■ Problem description
Leaving out all images, write out the records that follow exactly.

===== Data provided

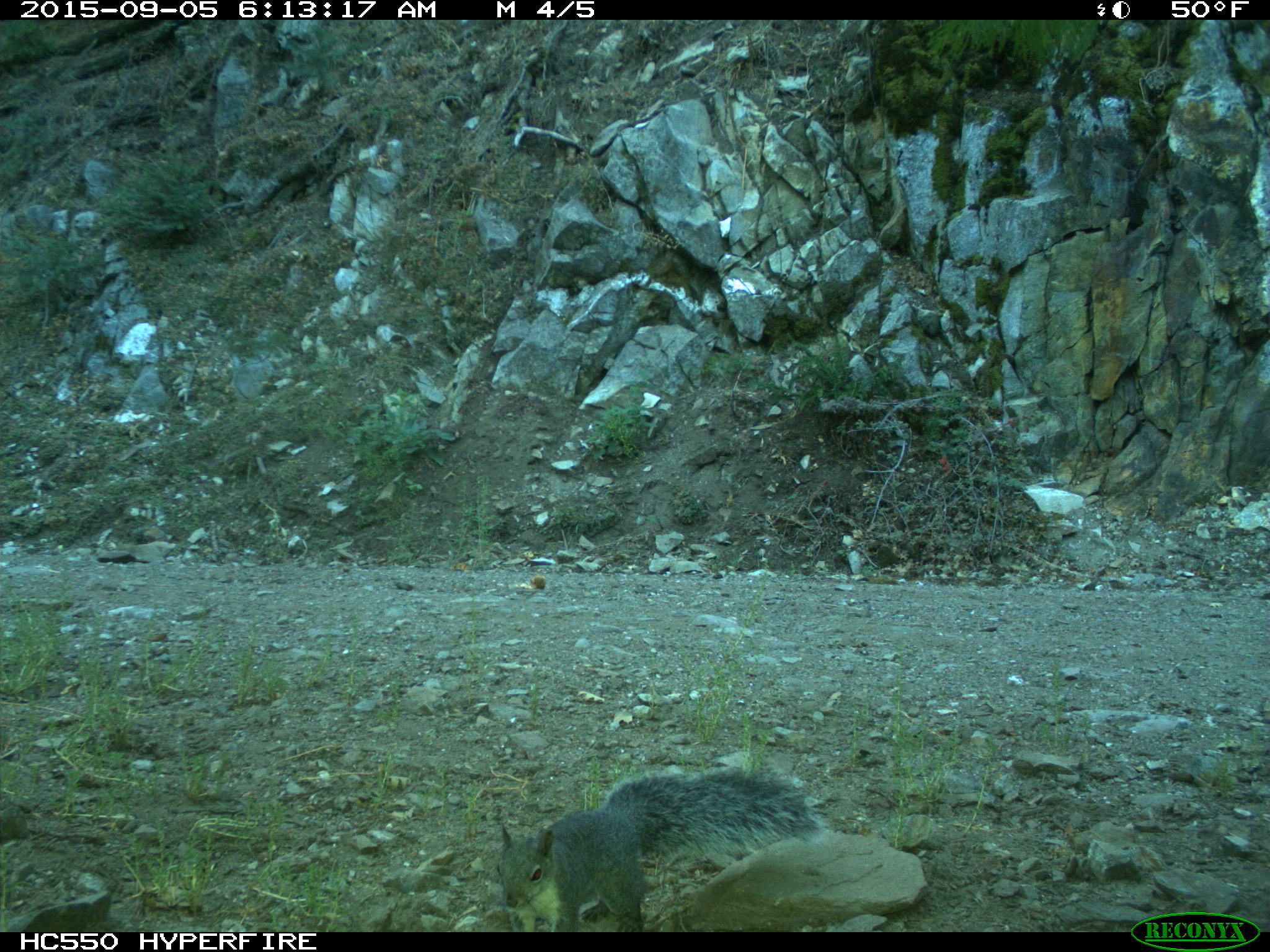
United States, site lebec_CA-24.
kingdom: Animalia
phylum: Chordata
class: Mammalia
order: Rodentia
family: Sciuridae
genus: Sciurus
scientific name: Sciurus carolinensis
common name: eastern gray squirrel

==========

■ Result
United States, site lebec_CA-24.
kingdom: Animalia
phylum: Chordata
class: Mammalia
order: Rodentia
family: Sciuridae
genus: Sciurus
scientific name: Sciurus carolinensis
common name: eastern gray squirrel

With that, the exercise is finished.